◆ **EXERCISE**: Repeat the listing exactly, line by line, and leave the pictures behind.

◆ **EXERCISE INPUT**:
- - - -

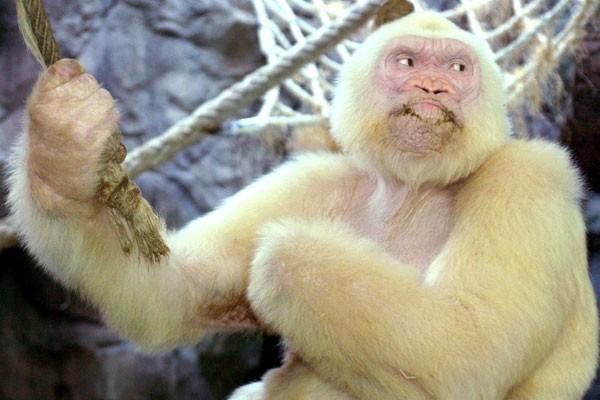 A white gorilla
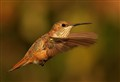 Rufous Flying To Feeder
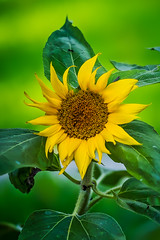 sunflower and bokeh (yaz62) Tags: bokeh depthoffield sunflower flowersplants june2016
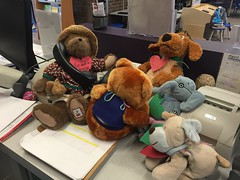 Who is ordering the pizza? (scotchplainspubliclibrary) Tags: animal stuffed sleepover scotchplains scotchplainspubliclibrary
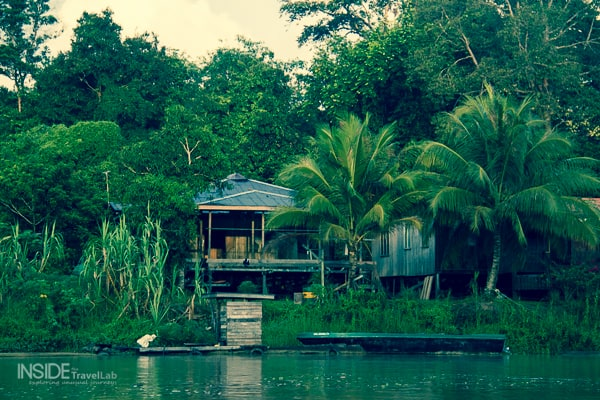 Sukau Rainforest Lodge Night Safariin Borneo from @insidetravellab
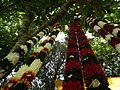Shop selling from Lalbagh flower show Aug 2013 8669.JPG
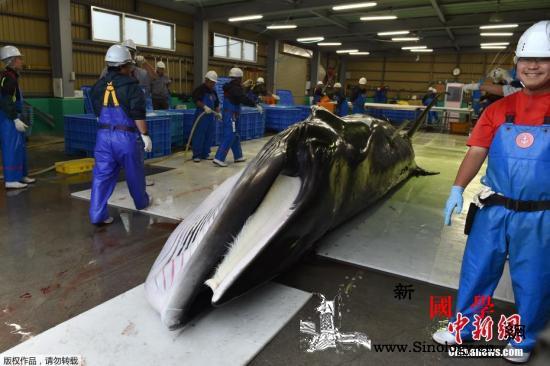 日本重启商业捕鲸专家警告塞鲸面临灭绝_捕鲸-日本-北海道-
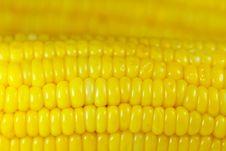 Free Sweet Corn Background Royalty Free Stock Photos - 16126928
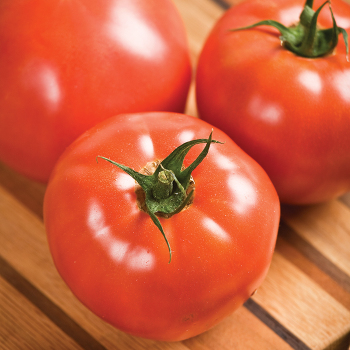 Celebrity Hybrid Tomato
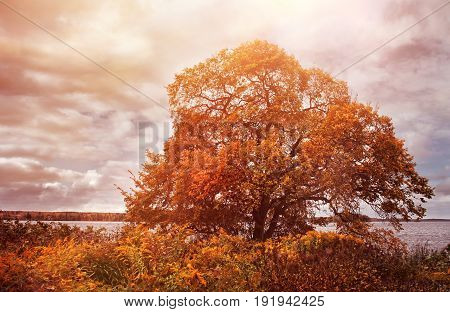Old elm tree in autumn colors on lake shore afternoon
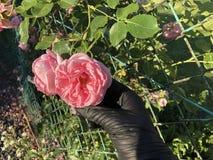 Roses roses avec une main dans les gants noirs image stock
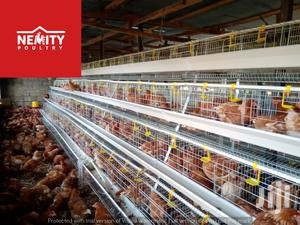 Chicken Cages For Layers | Farm Machinery & Equipment for sale in Nairobi, Kahawa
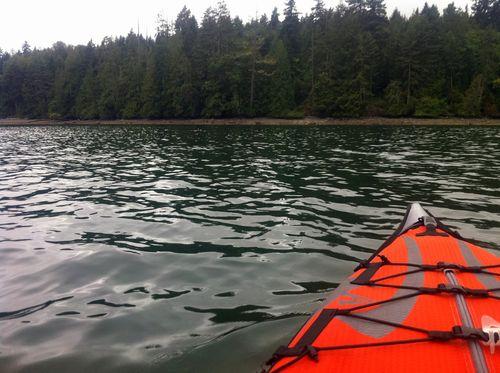 20100809_kayak_sealrock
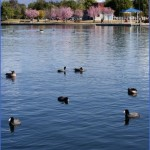 5 best places to visit in city of lake balboa 9 150x150 5 Best Places To Visit In City Of Lake Balboa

- - - -

◆ **YOUR RESPONSE**:
 A white gorilla
 Rufous Flying To Feeder
 sunflower and bokeh (yaz62) Tags: bokeh depthoffield sunflower flowersplants june2016
 Who is ordering the pizza? (scotchplainspubliclibrary) Tags: animal stuffed sleepover scotchplains scotchplainspubliclibrary
 Sukau Rainforest Lodge Night Safariin Borneo from @insidetravellab
Shop selling from Lalbagh flower show Aug 2013 8669.JPG
 日本重启商业捕鲸专家警告塞鲸面临灭绝_捕鲸-日本-北海道-
 Free Sweet Corn Background Royalty Free Stock Photos - 16126928
 Celebrity Hybrid Tomato
Old elm tree in autumn colors on lake shore afternoon
 Roses roses avec une main dans les gants noirs image stock
 Chicken Cages For Layers | Farm Machinery & Equipment for sale in Nairobi, Kahawa
 20100809_kayak_sealrock
 5 best places to visit in city of lake balboa 9 150x150 5 Best Places To Visit In City Of Lake Balboa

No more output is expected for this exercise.